(Stored records)
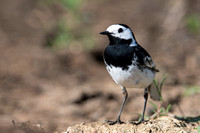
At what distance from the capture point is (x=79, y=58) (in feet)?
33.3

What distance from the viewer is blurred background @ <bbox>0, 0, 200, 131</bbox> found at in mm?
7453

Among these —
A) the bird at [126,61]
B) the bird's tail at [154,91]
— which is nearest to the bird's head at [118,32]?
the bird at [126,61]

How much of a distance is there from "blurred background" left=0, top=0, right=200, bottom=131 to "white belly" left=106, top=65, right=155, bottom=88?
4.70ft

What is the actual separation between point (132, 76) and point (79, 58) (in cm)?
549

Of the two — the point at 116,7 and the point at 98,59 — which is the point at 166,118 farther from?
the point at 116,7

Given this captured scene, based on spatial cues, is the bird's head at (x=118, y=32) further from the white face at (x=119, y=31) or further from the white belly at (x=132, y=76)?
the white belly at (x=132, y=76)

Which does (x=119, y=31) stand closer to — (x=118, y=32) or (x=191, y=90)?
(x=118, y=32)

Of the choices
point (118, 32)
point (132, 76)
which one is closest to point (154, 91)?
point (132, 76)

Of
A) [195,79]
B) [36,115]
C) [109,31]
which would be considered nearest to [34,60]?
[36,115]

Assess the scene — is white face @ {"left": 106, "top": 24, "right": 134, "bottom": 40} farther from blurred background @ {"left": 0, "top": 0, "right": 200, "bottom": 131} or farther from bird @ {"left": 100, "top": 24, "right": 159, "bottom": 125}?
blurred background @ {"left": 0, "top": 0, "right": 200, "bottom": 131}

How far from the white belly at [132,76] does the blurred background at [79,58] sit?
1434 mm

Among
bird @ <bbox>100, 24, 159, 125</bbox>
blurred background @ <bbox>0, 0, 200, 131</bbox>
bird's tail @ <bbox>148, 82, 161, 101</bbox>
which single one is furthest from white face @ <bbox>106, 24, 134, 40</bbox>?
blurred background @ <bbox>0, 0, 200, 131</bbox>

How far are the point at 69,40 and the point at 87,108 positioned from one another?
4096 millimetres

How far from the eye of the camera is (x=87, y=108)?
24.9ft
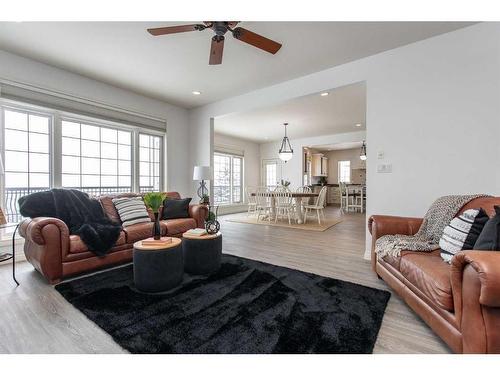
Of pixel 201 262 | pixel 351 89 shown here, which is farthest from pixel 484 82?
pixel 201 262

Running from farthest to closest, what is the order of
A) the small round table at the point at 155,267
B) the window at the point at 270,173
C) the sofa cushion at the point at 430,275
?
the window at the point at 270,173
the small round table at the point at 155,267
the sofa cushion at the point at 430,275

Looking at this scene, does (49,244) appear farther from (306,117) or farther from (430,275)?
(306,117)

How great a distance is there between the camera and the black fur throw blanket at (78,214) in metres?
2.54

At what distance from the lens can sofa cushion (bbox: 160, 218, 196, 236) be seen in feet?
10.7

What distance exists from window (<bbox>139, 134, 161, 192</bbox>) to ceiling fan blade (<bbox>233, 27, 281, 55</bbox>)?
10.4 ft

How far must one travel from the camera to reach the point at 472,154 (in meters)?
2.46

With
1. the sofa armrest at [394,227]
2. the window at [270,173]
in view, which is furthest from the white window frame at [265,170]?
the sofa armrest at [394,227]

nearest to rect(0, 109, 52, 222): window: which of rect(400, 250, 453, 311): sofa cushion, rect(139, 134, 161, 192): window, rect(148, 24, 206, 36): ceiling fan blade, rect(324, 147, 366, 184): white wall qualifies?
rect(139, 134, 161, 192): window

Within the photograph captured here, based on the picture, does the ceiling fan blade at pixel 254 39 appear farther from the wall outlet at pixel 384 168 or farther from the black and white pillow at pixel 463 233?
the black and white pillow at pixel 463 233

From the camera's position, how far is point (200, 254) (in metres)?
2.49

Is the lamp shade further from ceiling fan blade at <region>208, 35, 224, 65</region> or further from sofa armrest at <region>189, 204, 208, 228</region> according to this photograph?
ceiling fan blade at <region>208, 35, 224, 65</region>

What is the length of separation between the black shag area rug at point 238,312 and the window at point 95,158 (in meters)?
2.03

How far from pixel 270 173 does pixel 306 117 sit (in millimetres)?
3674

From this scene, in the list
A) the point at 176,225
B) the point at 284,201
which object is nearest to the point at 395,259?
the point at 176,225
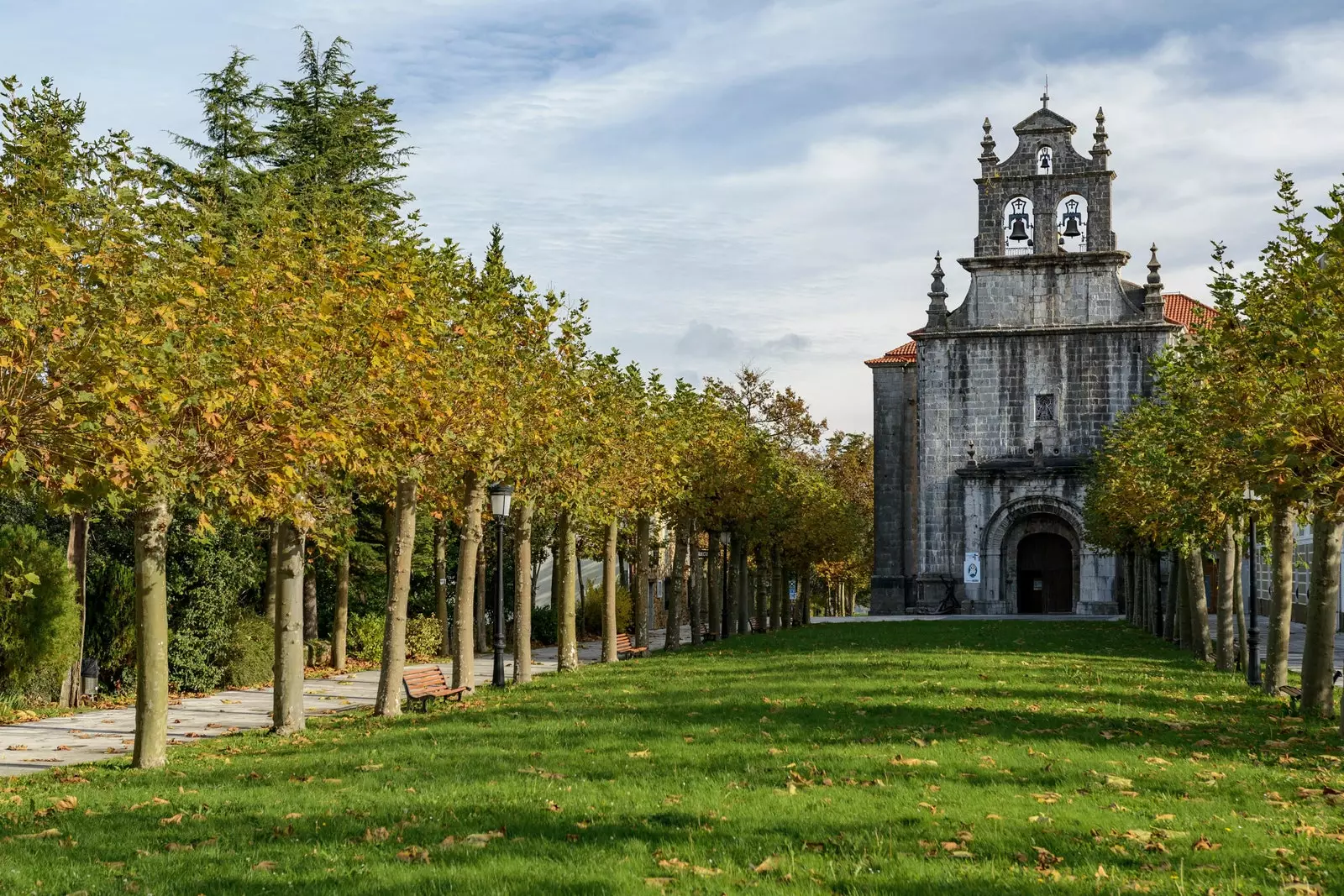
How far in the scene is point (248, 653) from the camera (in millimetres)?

Stated exercise> Omit each picture, then return all of the listing exactly as it stands.

Result for this exercise>
At what distance from the capture point is (x=79, y=58) (in feet)?
33.3

What distance from the viewer is blurred background @ <bbox>0, 0, 200, 131</bbox> found at in mm?
7453

Among these —
A) the bird at [126,61]
B) the bird's tail at [154,91]
— which is nearest to the bird's head at [118,32]?
the bird at [126,61]

How much of a distance is there from "blurred background" left=0, top=0, right=200, bottom=131 to "white belly" left=106, top=65, right=155, bottom=88?
4.70ft

What is the actual separation between point (132, 76) and point (79, 58) (in cm)?
549

Of the two — the point at 116,7 and the point at 98,59 — which is the point at 166,118 farther from?
the point at 116,7

Given this captured scene, based on spatial cues, is the bird's head at (x=118, y=32) further from the white face at (x=119, y=31) or further from the white belly at (x=132, y=76)?
the white belly at (x=132, y=76)

Which does (x=119, y=31) stand closer to — (x=118, y=32) or (x=191, y=90)?
(x=118, y=32)

Of the choices
point (118, 32)
point (132, 76)
which one is closest to point (154, 91)?
point (132, 76)

Of
A) [195,79]
B) [36,115]
C) [109,31]
which would be considered nearest to [34,60]?
[36,115]

Assess the scene — is white face @ {"left": 106, "top": 24, "right": 134, "bottom": 40} farther from blurred background @ {"left": 0, "top": 0, "right": 200, "bottom": 131} or farther from bird @ {"left": 100, "top": 24, "right": 159, "bottom": 125}?
blurred background @ {"left": 0, "top": 0, "right": 200, "bottom": 131}

How far from the white belly at [132,76] does the blurred background at [79,58] sit?
1434 mm

Among
bird @ <bbox>100, 24, 159, 125</bbox>
blurred background @ <bbox>0, 0, 200, 131</bbox>
bird's tail @ <bbox>148, 82, 161, 101</bbox>
which single one is furthest from white face @ <bbox>106, 24, 134, 40</bbox>?
blurred background @ <bbox>0, 0, 200, 131</bbox>

How far are the point at 69,40 and the point at 87,108 positioned from one another?
4096 millimetres

How far from the eye of the camera is (x=87, y=108)?
24.9ft
Of pixel 201 262 | pixel 351 89 shown here, which is farthest from pixel 484 82?
pixel 201 262

Running from farthest to closest, what is the order of
A) the small round table at the point at 155,267
B) the window at the point at 270,173
C) the sofa cushion at the point at 430,275
?
the window at the point at 270,173
the small round table at the point at 155,267
the sofa cushion at the point at 430,275

Looking at this scene, does (49,244) appear farther from (306,117) or farther from (430,275)?
(306,117)

How great a distance is there between the camera and the black fur throw blanket at (78,214) in metres?
2.54

At what distance from the lens can sofa cushion (bbox: 160, 218, 196, 236) be seen in feet?
10.7

What distance exists from window (<bbox>139, 134, 161, 192</bbox>) to ceiling fan blade (<bbox>233, 27, 281, 55</bbox>)?
10.4 ft

How far must one travel from the camera to reach the point at 472,154 (in meters)?
2.46

With
1. the sofa armrest at [394,227]
2. the window at [270,173]
in view, which is furthest from the white window frame at [265,170]?
the sofa armrest at [394,227]

nearest to rect(0, 109, 52, 222): window: which of rect(400, 250, 453, 311): sofa cushion, rect(139, 134, 161, 192): window, rect(148, 24, 206, 36): ceiling fan blade, rect(324, 147, 366, 184): white wall qualifies?
rect(139, 134, 161, 192): window

Within the photograph captured here, based on the picture, does the ceiling fan blade at pixel 254 39 appear farther from the wall outlet at pixel 384 168 or farther from the black and white pillow at pixel 463 233?
the black and white pillow at pixel 463 233

From the camera's position, how far is point (200, 254) (in metres)?
2.49

Is the lamp shade further from ceiling fan blade at <region>208, 35, 224, 65</region> or further from sofa armrest at <region>189, 204, 208, 228</region> according to this photograph?
ceiling fan blade at <region>208, 35, 224, 65</region>

What is the length of separation between the black shag area rug at point 238,312 and the window at point 95,158 (in meters)?
2.03

How far from pixel 270 173 does pixel 306 117 sit (in millimetres)?
3674

From this scene, in the list
A) the point at 176,225
B) the point at 284,201
which object is nearest to the point at 395,259?
the point at 176,225
How far in the scene is point (248, 653) from the camera (in millimetres)?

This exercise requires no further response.